Whilst there is a lot of discussion about the impact of Brexit on the UK and the dynamics of the work force going forward, you may not be aware of the interaction between immigration and business transfers.
A business transfer can take a couple of forms:-
A share transfer
This is where the ownership of the entity changes but to the outside world the name and the entity remains the same
A transfer under the TUPE Regulations
This is where the entity, or an aspect or aspects of the entity, transfers from one organisation to another. In this type of transfer, the employees' employment will transfer over and they will become employees of the new entity. The employees' terms and conditions (subject to some provisions in relation to pension) will remain the same.
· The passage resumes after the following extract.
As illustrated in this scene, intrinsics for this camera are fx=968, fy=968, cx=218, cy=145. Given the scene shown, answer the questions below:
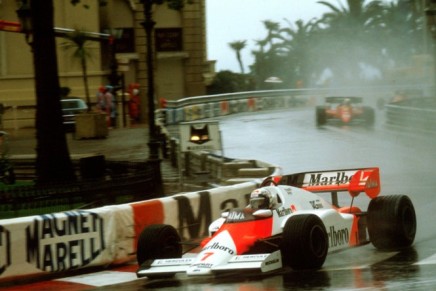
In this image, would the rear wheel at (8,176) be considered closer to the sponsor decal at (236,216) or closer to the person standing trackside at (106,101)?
the sponsor decal at (236,216)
As a starting point, it is necessary for all employers to ensure that their employees have the right to work in the UK. This is a duty that has been effectively outsourced from the Government to employers to ensure that the requisite permissions are in place before employment commences. There are potentially significant fines if employers fail to undertake this check and subsequently employ someone without the right to work. You can obtain information about how to check employees' right to work here.
Where a business transfer is taking place, and employees are transferring to new entities, or coming under the ownership of another entity, their right to work in the UK should be checked. This should form part and parcel of the acquiring party's due diligence checks as there are obligations on the new employer where employees have sponsorship in place. Sponsorship replaced the former work permit scheme.